Born in Schloss Ledenburg, Lower Saxony, Eleonore Elisabeth Helene Sophie von Grothaus was the eldest daughter of the general Ernst Philipp von Grothaus (1703-1776), who served Hanover and the Kingdom of Great Britain, and his wife Anna Friederike von Oldershausen (1715-1773), who inherited considerable properties. She grew up in Castle Ledenburg which was owned by her family since 1622. She wrote poems, and was interested in art and the sciences. Walter Schwarze, who published her biography in 1928, wrote:
"Among the rhetorical arts ... music took the first place, and much handwritten music for piano, viola d'amour, (Note: Schwarze probably meant: viola da gamba, not viola d'amore) flute and voice was in her repertoire, which was crowned by Handel and Telemann. The newest arias could be heard, and Eleonore wrote many a poem in this format or following existing melodies, and she expressed the impact of the music when she narrated how Orpheus sang ..."

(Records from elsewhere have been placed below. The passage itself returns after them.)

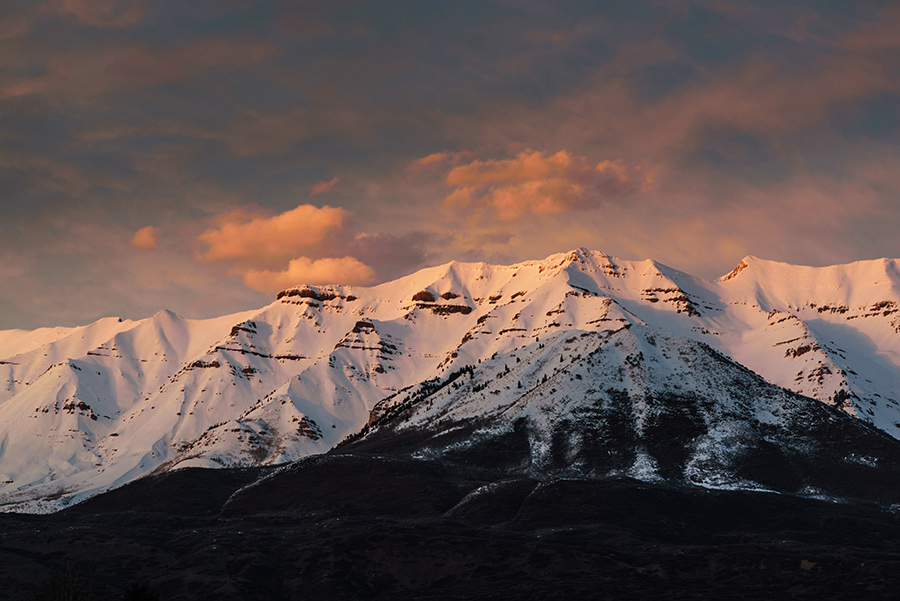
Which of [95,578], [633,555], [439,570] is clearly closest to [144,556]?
[95,578]

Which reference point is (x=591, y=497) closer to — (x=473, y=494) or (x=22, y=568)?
(x=473, y=494)

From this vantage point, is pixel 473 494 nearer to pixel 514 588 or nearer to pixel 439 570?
pixel 439 570

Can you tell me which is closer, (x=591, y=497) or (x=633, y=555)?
(x=633, y=555)

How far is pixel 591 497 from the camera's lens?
18775cm

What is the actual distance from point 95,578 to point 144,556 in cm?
1137

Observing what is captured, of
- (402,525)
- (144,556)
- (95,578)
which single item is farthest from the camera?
(402,525)

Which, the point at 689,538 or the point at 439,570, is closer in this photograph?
the point at 439,570

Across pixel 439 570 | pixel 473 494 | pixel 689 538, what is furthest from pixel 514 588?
pixel 473 494

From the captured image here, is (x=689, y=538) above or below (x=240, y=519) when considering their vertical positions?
below

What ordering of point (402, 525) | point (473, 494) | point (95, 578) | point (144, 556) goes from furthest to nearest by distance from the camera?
1. point (473, 494)
2. point (402, 525)
3. point (144, 556)
4. point (95, 578)

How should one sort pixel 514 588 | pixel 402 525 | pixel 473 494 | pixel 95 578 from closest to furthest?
pixel 514 588 → pixel 95 578 → pixel 402 525 → pixel 473 494

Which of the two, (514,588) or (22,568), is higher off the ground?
(22,568)

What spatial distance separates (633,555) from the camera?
152 m

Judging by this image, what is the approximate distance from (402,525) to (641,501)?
50593 millimetres
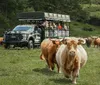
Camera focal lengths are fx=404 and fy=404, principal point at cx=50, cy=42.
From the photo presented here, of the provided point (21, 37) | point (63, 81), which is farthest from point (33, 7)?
point (63, 81)

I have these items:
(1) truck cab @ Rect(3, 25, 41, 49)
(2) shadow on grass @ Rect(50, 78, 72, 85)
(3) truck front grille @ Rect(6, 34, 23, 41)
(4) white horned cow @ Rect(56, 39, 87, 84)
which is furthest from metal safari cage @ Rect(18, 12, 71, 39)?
(4) white horned cow @ Rect(56, 39, 87, 84)

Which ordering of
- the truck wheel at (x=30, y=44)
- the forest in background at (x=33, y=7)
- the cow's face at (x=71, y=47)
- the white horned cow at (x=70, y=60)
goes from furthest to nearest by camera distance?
1. the forest in background at (x=33, y=7)
2. the truck wheel at (x=30, y=44)
3. the white horned cow at (x=70, y=60)
4. the cow's face at (x=71, y=47)

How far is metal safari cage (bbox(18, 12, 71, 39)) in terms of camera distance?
33.4m

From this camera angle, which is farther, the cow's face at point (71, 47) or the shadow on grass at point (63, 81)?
the shadow on grass at point (63, 81)

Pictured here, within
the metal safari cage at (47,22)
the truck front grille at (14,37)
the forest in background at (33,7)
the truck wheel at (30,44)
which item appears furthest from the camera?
the forest in background at (33,7)

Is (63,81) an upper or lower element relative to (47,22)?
upper

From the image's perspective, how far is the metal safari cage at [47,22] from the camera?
33.4 meters

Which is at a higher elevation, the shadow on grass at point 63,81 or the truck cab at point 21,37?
the shadow on grass at point 63,81

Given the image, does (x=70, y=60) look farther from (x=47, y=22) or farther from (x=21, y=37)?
(x=47, y=22)

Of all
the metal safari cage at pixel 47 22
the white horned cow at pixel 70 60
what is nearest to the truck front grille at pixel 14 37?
the metal safari cage at pixel 47 22

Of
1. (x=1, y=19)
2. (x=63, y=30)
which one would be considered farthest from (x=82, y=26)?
(x=63, y=30)

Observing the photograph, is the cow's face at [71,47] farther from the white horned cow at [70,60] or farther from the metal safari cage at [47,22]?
the metal safari cage at [47,22]

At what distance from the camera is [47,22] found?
34.2 meters

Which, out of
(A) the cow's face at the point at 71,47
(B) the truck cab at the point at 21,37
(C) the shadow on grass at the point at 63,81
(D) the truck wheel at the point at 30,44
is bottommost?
(D) the truck wheel at the point at 30,44
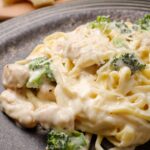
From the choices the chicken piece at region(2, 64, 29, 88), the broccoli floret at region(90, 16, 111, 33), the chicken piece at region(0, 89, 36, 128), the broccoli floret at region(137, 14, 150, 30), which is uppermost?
the broccoli floret at region(90, 16, 111, 33)

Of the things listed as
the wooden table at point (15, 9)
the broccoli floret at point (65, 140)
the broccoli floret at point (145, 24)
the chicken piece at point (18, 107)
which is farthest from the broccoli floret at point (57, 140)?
the wooden table at point (15, 9)

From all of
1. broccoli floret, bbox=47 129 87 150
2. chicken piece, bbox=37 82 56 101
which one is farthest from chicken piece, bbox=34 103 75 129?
chicken piece, bbox=37 82 56 101

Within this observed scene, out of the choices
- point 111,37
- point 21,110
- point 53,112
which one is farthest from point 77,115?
point 111,37

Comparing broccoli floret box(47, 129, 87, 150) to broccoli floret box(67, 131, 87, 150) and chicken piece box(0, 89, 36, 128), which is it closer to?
broccoli floret box(67, 131, 87, 150)

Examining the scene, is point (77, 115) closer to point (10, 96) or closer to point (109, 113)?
point (109, 113)

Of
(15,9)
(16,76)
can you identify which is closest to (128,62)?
(16,76)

In 1759, she married Count Georg von Münster zu Surenburg (1721–1773), Hofmarschall of the Prince-Bishopric of Osnabrück. He was a widower with seven children. The couple had six more children, including a son, Count Ernst Friedrich Herbert zu Münster-Ledenburg, Freiherr von Grothaus. After her husband died in 1773, she devoted her time mostly to raising the children. In 1783, she was appointed by Charles William Ferdinand, Duke of Brunswick-Wolfenbüttel to educate his daughter Caroline, then age 14, the future wife of George IV. It was a difficult task, as she noted in her diaries. She returned to Osnabrück in 1791 for a short time, and moved then to Hanover where she died. She is buried on the Gartenfriedhof.

== Work ==
Von Grothaus wrote around sixty poems, three stories and three stage works. She exchanged letters, for example with Justus Möser. She left two booklets with prose stories, two with diary entries from 1789 to 1790, and some poetry and prose in French. She published several of her literary works under her married name, Eleonore von Münster.

She may have been the collector of music, especially for the viola da gamba, which belonged to Schloss Ledenburg and is now in the State Archive of Lower Saxony, where it was studied from 2015, called the Ledenburg Collection, and mostly published by Edition Güntersberg.